▶ _Task requirements_
Update all of the material below by changing every instance of "shrub" to "bush", keeping everything else the same.

▶ _Material shown_

---

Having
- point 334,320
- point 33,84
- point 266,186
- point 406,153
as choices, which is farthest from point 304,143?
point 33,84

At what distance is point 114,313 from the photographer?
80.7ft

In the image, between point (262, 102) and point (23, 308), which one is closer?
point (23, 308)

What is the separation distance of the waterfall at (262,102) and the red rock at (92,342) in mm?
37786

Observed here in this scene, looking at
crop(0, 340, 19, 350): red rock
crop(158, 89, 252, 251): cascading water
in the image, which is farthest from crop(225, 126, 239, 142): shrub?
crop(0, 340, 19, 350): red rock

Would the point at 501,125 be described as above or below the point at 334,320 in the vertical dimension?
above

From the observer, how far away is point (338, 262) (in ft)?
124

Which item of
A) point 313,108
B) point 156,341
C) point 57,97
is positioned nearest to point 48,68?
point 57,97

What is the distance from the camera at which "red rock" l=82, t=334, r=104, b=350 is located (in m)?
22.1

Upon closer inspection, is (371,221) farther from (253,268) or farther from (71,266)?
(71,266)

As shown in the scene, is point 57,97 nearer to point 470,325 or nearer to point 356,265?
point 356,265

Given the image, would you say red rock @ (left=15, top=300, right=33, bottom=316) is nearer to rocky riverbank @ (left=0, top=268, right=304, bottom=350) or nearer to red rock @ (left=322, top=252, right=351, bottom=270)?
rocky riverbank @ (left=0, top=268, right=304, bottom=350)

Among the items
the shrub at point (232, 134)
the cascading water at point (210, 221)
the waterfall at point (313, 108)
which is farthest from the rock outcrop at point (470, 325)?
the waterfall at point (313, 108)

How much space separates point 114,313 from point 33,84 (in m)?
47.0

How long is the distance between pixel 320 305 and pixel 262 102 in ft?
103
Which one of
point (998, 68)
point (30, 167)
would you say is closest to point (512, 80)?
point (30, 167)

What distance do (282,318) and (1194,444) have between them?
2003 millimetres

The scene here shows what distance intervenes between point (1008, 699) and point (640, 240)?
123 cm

---

▶ _Response_
Having
- point 334,320
- point 33,84
- point 266,186
- point 406,153
as choices, which is farthest from point 304,143?
point 33,84

At what distance is point 114,313 from the photographer?
80.7ft

In the image, between point (262, 102) and point (23, 308), which one is closer?
point (23, 308)

What is the separation distance of the waterfall at (262,102) and the red rock at (92,342) in mm?
37786

Observed here in this scene, looking at
crop(0, 340, 19, 350): red rock
crop(158, 89, 252, 251): cascading water
in the image, which is farthest from crop(225, 126, 239, 142): bush?
crop(0, 340, 19, 350): red rock

Would the point at 501,125 be described as above or below the point at 334,320 in the vertical dimension?
above

From the observer, how far away is point (338, 262) (in ft)?
124

Which item of
A) point 313,108
B) point 156,341
C) point 57,97
is positioned nearest to point 48,68?
point 57,97

What is the distance from the camera at which "red rock" l=82, t=334, r=104, b=350 is located (in m)?
22.1

Upon closer inspection, is (371,221) farther from (253,268) or farther from (71,266)?
(71,266)

As shown in the scene, is point 57,97 nearer to point 470,325 or nearer to point 356,265?
point 356,265

Given the image, would you say red rock @ (left=15, top=300, right=33, bottom=316) is nearer to rocky riverbank @ (left=0, top=268, right=304, bottom=350) or nearer to red rock @ (left=322, top=252, right=351, bottom=270)?
rocky riverbank @ (left=0, top=268, right=304, bottom=350)

Among the items
the bush at point (232, 134)
the cascading water at point (210, 221)
the waterfall at point (313, 108)
which is farthest from the rock outcrop at point (470, 325)?
the waterfall at point (313, 108)

How much space separates point 114,313 from point 33,84 (in m)?
47.0

How long is the distance between pixel 320 305 and pixel 262 102 in ft?
103
Which one of
point (998, 68)
point (30, 167)
would you say is closest to point (512, 80)?
point (30, 167)

What distance do (282,318) and (1194,444) have between them?
2003 millimetres

The scene here shows what distance intervenes between point (1008, 699) and point (640, 240)?
123 cm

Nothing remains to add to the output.